# Credit Union Loan



## Chuckles (8 Nov 2008)

Hi...

Got a rate of 8.33% today from my CU for a home improvments loan... Is this rate good or could I get better elsewhere do you think?

Thanks in advance!

Chuckles


----------



## maryanne40 (12 Nov 2008)

The home improvement loan rate with my credit union is 7.5% APR.


----------



## lanie (12 Nov 2008)

Can I ask both posters how much the loan is for?


----------



## maryanne40 (13 Nov 2008)

Mine was for 50k and the repayments are around 270 per fortnight over 10 years. I say around 270 as I haven't the actual documentation here....Note that the repayment is fortnightly.


----------



## demoivre (13 Nov 2008)

Mortgage rates are much lower than the rates quoted here and are likely to go lower over the next year imo. Is topping up the mortgage/getting a mortgage not an option for _Chuckles_ and _maryanne40_?


----------



## maryanne40 (13 Nov 2008)

Hmmmm....possibly. I didn't feel like the hassle of renegotiating the mortgage in the credit crunch era.

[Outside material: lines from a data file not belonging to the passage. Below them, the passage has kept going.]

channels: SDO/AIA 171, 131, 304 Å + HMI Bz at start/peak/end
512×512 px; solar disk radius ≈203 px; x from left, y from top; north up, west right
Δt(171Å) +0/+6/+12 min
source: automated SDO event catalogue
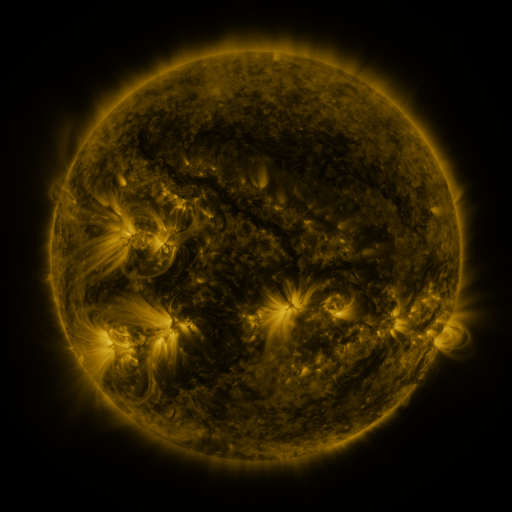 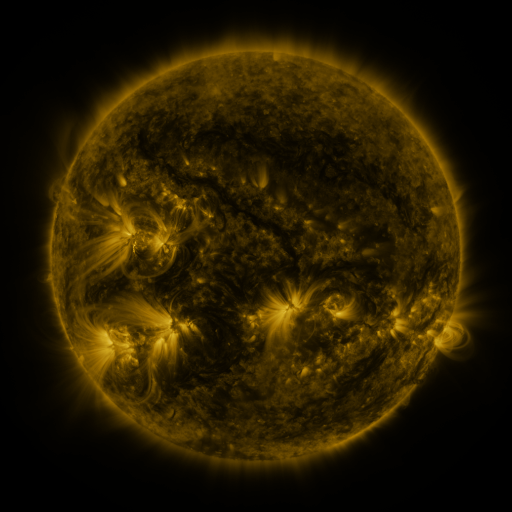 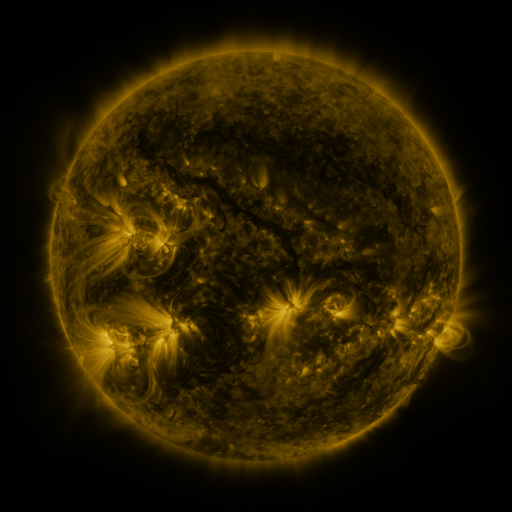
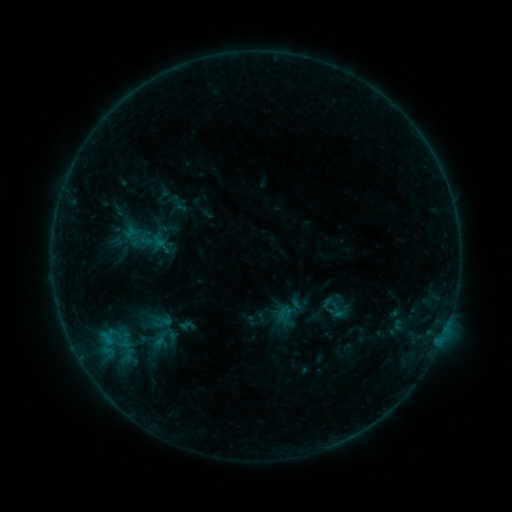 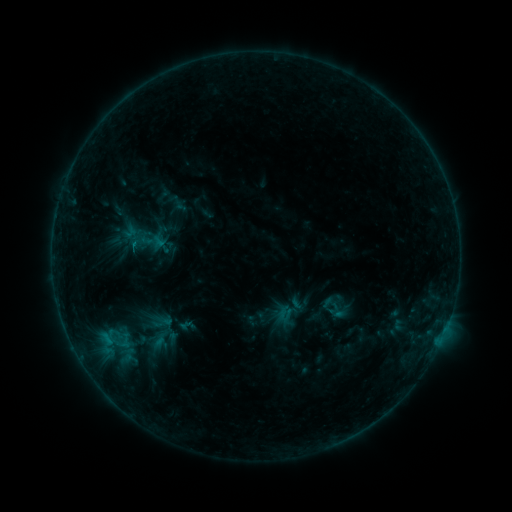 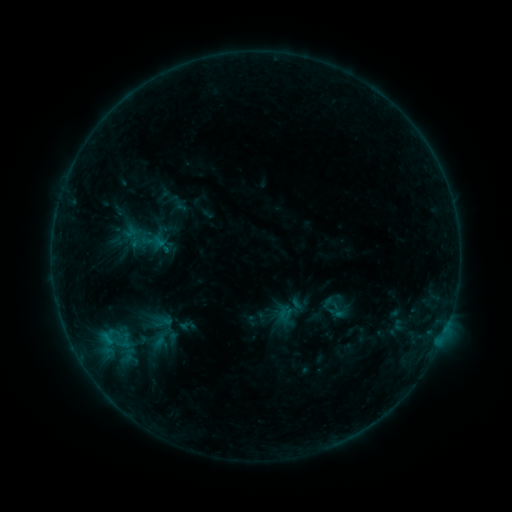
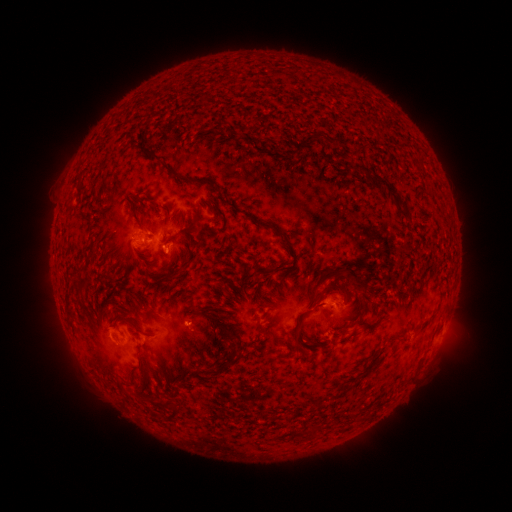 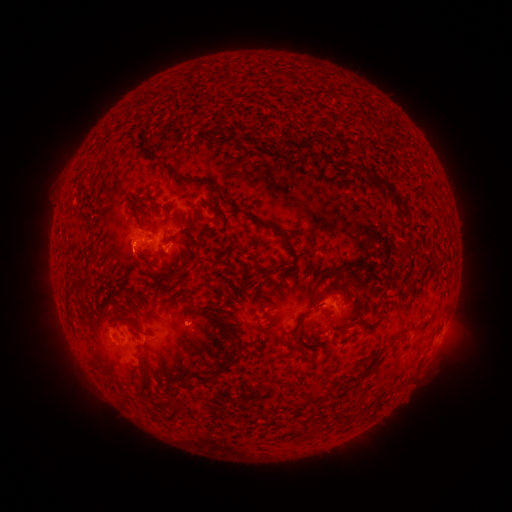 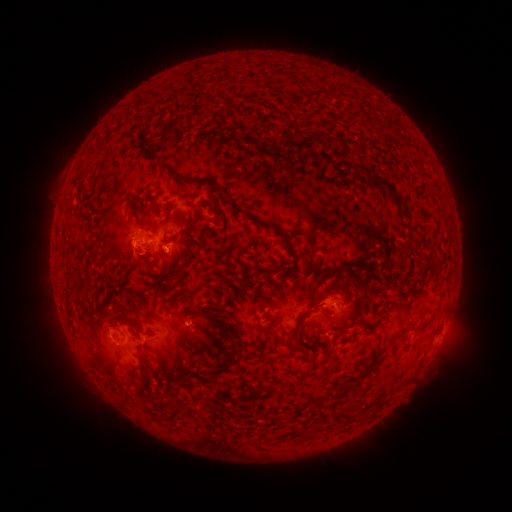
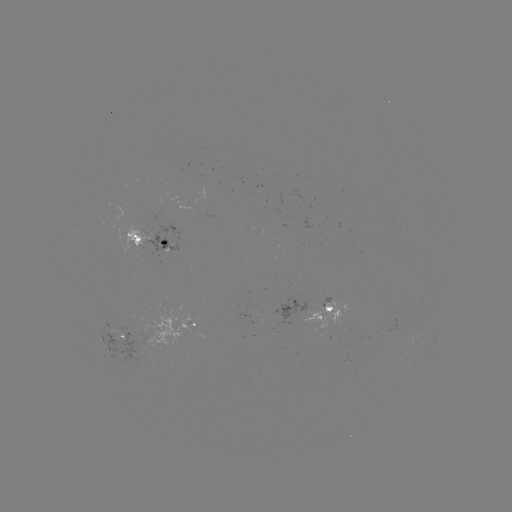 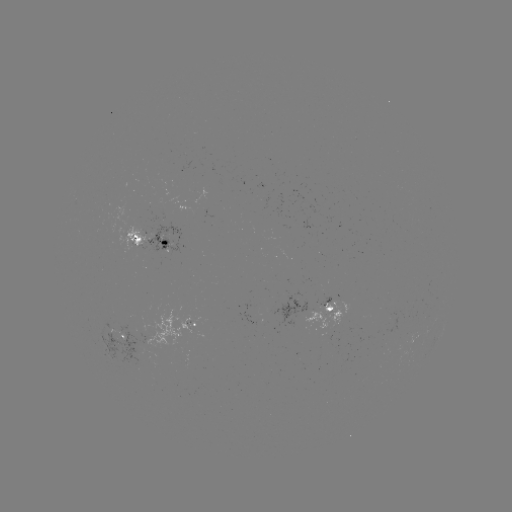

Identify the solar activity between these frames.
eruption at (138, 262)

Credit union is so simple. Expecting a lump sum in a couple of years time and will clear loan then.


----------



## Bank Manager (13 Nov 2008)

Have to say I'd say the same as Demoivre.

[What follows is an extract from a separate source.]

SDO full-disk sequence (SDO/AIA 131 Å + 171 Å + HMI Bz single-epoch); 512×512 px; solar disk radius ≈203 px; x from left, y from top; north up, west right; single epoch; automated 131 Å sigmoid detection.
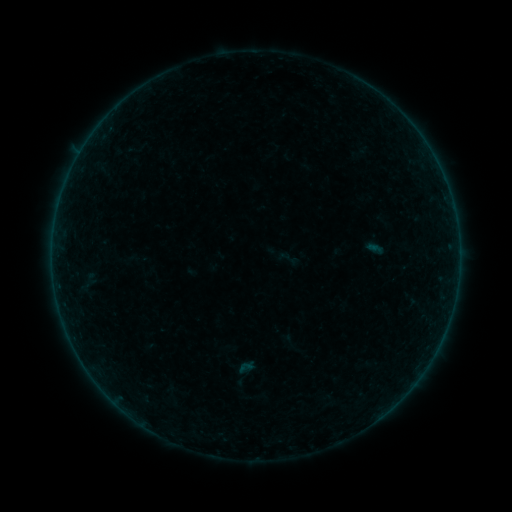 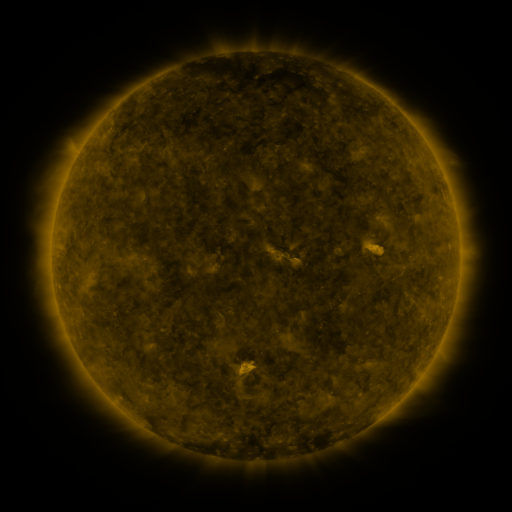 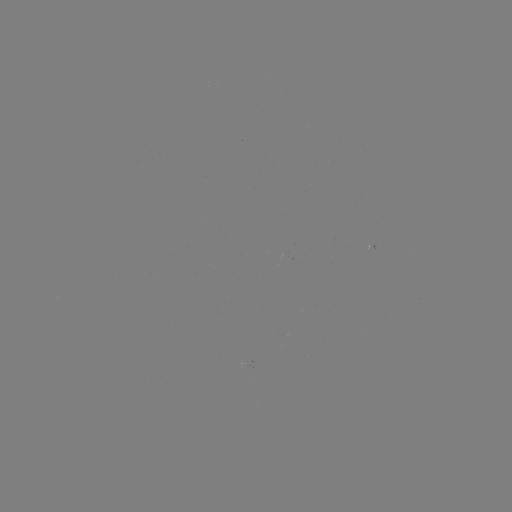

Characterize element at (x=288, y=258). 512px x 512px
sigmoid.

If the amount was small I'd say go with with your current option - however E50k over ten years in not an insignificant amount.

Just a quick calculation (not an exact science I know), but assume your current rates and repayments hold then you'll repay c. E71,000 over the ten years.

If you take an equity release (mortgage) over the same period and using a rate of say 5% - you'd repay E63,500.

Against that I acknowledge you don't appear to really be taking a 10 year loan as you intend to pay off in a couple of years time from an expected lump sum, so it may not be worth your while going the mortgage route.  Just one point, make sure you opt for a variable rate, or at least a fixed rate of shorter duration than when your expect lump sum.

Best of luck.

BM


----------